AUFGABENSTELLUNG:
• A. Führen Sie alle Merkmale auf, mit denen der Seitentext die Stimmung im Osten beschreibt.
• B. In welches Parlament wurde die erzählende Person laut Seitentext kooptiert?
• C. Geben Sie aus dem Seitentext den Abschnitt wortgetreu aus, der mit „Die Volkskammerzeit war“ beginnt und mit „anderen Welt lebte.“ endet.

SEITENTEXT:
——

Die Volkskammerzeit war vorbei und wir mussten uns überlegen, was wir mit unserem gerade angefangenen politischen Leben weiter machen. Ich bin in den Bundestag kooptiert worden, fuhr nach Bonn und wusste schnell, egal, was du politisch mal machst: Bonn wird es nicht. Ich kam aus einer Stimmung im Osten mit täglichen Demonstrationen, die Luft brannte, nach der Währungsunion brachen die Betriebe zusammen, die Leute waren auf 180 und manchmal auf 200 – und in Bonn plätscherte ruhig der Rhein vorbei, alles ging seinen normalen Gang. Mein Gefühl war, dass man hier in einer anderen Welt lebte.

——

ANGEZEIGTE DATENSÄTZE:
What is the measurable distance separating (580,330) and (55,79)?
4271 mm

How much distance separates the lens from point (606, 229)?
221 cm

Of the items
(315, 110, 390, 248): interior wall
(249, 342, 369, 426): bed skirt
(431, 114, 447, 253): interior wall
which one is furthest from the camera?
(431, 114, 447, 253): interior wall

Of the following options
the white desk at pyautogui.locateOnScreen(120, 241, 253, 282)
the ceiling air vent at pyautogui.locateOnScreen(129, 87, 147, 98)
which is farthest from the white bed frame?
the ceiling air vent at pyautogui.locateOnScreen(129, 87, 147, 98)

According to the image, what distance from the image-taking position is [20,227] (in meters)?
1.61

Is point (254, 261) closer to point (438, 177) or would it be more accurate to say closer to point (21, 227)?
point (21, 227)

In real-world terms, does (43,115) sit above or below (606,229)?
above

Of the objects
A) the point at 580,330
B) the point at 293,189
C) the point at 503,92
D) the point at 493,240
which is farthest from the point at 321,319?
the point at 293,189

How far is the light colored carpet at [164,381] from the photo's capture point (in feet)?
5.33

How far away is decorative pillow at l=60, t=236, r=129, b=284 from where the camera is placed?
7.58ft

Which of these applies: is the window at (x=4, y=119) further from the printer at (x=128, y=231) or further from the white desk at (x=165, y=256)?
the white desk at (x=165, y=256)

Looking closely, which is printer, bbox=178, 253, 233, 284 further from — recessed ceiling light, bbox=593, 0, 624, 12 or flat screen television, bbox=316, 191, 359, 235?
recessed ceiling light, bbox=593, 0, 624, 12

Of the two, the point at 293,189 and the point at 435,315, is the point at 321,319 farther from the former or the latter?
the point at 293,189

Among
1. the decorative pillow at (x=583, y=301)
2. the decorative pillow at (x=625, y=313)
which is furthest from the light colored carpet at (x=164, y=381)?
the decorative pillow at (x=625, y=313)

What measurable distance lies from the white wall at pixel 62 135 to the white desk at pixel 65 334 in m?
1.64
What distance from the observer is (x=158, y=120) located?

——

LÖSUNGEN:
• A.
- tägliche Demonstrationen
- die Luft brannte
- nach der Währungsunion brachen die Betriebe zusammen
- die Leute waren auf 180 und manchmal auf 200

• B. In den Bundestag.

• C.
Die Volkskammerzeit war vorbei und wir mussten uns überlegen, was wir mit unserem gerade angefangenen politischen Leben weiter machen. Ich bin in den Bundestag kooptiert worden, fuhr nach Bonn und wusste schnell, egal, was du politisch mal machst: Bonn wird es nicht. Ich kam aus einer Stimmung im Osten mit täglichen Demonstrationen, die Luft brannte, nach der Währungsunion brachen die Betriebe zusammen, die Leute waren auf 180 und manchmal auf 200 – und in Bonn plätscherte ruhig der Rhein vorbei, alles ging seinen normalen Gang. Mein Gefühl war, dass man hier in einer anderen Welt lebte.